Prepare the dough for the pies, then set aside.

In the meantime, place the lentils and water in a saucepan, then bring to a boil. Cover, then simmer over medium heat for 40 minutes or until the lentils are soft. Drain the lentils and allow them to cool, then mash and combine with the remaining ingredients to make a filling.

Form the dough into 20 balls, then place them on a flowered tray. Cover with a damp cloth and allow to stand in a warm place for 30 minutes, then roll the balls into 5 to 6 inch rounds.

Follow the spinach recipe for making and baking the lentil pies.

Thyme and sumach pies

In the Greater Syria area of the Middle East, this is a favored breakfast dish, eaten piping hot.

1 dough recipe
½ cup olive oil
3 Tbsp. thyme
3 Tbsp. sumach
2 Tbsp. sesame seeds
1 tsp. marjoram
¼ tsp. salt
1/8 tsp. cayenne

Prepare the dough for the pies, then set aside.

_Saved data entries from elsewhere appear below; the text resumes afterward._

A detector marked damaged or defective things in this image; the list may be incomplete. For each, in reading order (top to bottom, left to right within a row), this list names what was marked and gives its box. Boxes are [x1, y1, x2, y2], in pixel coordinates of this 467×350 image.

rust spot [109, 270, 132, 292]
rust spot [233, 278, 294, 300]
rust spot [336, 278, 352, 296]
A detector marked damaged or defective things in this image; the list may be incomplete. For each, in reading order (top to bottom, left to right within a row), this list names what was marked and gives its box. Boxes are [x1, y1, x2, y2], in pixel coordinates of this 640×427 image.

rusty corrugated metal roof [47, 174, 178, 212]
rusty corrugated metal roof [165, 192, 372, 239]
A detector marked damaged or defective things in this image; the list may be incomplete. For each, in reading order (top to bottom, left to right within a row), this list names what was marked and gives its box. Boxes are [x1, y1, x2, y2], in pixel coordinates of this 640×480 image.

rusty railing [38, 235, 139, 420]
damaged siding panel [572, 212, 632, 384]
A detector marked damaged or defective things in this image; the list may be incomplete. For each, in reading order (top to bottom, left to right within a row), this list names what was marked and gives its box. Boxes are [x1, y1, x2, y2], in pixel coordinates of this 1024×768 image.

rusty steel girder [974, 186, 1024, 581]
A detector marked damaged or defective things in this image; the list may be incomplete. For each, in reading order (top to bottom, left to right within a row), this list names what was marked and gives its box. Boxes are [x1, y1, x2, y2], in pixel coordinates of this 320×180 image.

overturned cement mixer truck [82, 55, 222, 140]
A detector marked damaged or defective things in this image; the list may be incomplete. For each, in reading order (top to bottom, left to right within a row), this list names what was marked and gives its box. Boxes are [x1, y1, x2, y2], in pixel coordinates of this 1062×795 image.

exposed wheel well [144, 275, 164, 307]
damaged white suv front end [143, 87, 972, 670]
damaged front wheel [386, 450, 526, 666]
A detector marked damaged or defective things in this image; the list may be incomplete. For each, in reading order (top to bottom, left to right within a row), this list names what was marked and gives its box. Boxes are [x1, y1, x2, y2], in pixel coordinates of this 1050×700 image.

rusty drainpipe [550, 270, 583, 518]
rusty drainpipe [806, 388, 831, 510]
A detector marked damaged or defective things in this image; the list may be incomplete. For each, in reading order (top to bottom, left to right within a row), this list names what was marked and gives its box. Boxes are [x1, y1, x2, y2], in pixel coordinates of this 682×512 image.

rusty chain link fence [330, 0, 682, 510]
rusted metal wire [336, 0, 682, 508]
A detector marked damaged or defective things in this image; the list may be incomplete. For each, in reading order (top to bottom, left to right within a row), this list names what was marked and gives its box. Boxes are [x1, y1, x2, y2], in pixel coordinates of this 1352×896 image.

In the meantime, thoroughly mix all remaining ingredients, then set aside.

Form the dough into 20 balls, then place them on a floured tray. Cover with a damp cloth, then allow to stand in a warm place for 30 minutes.

Roll the balls into 1/8-inch thick rounds, then place on well greased cookie tray. Spread the mixed ingredients evenly over top of rounds, then bake in a 350° F preheated oven for 15 minutes or until edges of pies turn light brown. Serve hot or cold.